The exercise: Reproduce the lines below word for word, starting at the line that contains "Is pixel 189 223 closer" and ending at the line that contains "427 centimetres".

Records for the exercise:
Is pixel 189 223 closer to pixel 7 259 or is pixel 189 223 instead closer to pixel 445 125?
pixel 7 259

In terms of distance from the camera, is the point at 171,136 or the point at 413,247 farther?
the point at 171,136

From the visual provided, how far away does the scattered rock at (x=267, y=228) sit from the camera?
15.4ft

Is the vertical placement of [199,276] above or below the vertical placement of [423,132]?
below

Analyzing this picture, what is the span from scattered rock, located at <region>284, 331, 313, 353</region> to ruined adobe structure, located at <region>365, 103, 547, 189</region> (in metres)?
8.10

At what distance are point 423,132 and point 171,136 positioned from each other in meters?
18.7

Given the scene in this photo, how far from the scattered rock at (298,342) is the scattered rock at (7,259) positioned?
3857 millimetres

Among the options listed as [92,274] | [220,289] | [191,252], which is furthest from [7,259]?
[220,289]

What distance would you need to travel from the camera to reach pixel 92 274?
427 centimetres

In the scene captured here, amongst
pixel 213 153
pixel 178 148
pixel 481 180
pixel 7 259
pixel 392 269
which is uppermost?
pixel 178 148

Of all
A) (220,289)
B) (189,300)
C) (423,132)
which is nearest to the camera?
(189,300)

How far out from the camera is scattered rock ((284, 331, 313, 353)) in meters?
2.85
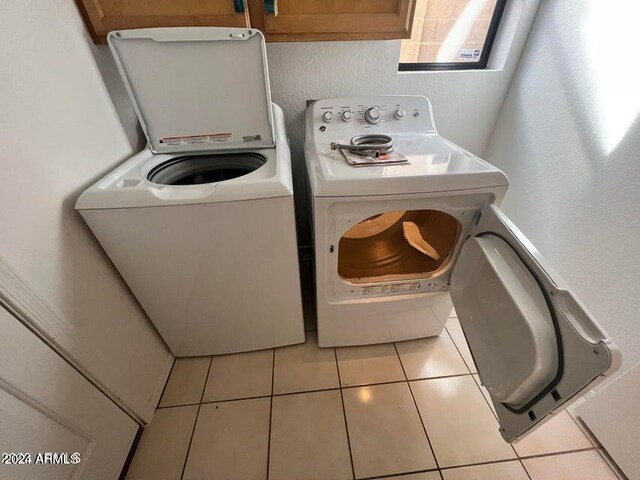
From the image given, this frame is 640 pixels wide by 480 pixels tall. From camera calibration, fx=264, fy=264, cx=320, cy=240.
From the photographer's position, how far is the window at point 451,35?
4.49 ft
---
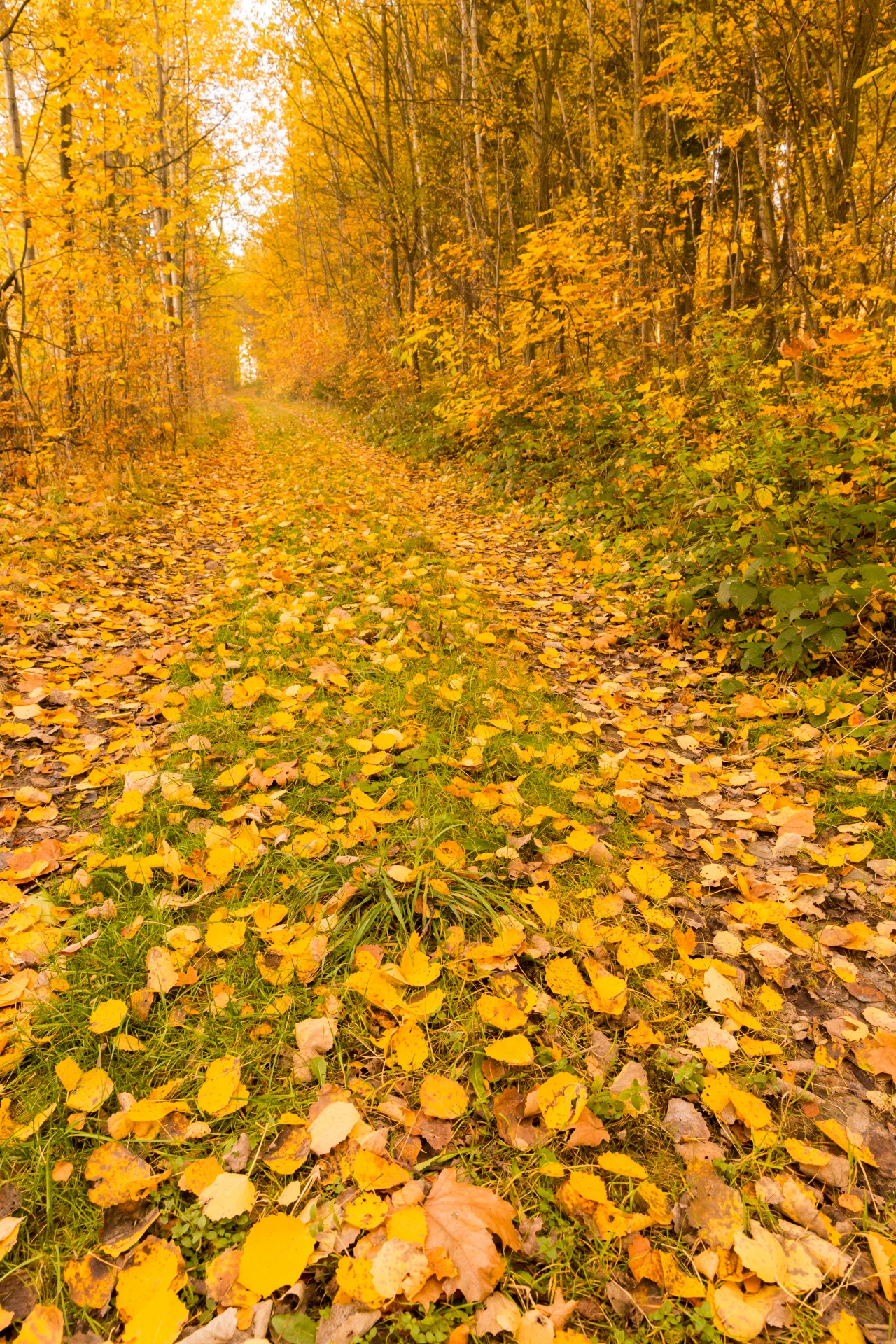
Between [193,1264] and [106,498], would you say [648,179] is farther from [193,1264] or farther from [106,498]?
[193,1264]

Solution to this problem:
Is pixel 189 223 closer to pixel 7 259 or is pixel 189 223 instead closer to pixel 445 125?
pixel 7 259

In terms of distance from the camera, is the point at 171,136 or the point at 413,247 farther?
the point at 171,136

From the visual provided, how far away does the scattered rock at (x=267, y=228) sit from the camera?
15.4ft

Is the vertical placement of [199,276] above or below the vertical placement of [423,132]?
below

Analyzing this picture, what is the span from scattered rock, located at <region>284, 331, 313, 353</region> to ruined adobe structure, located at <region>365, 103, 547, 189</region> (in metres)?
8.10

At what distance are point 423,132 and point 171,136 positioned from each other in meters?
18.7

Given the scene in this photo, how far from the scattered rock at (298,342) is the scattered rock at (7,259) positioned?
3857 millimetres

Among the options listed as [92,274] | [220,289] | [191,252], which is furthest from [7,259]?
[220,289]

What distance would you need to travel from the camera to reach pixel 92 274?
427 centimetres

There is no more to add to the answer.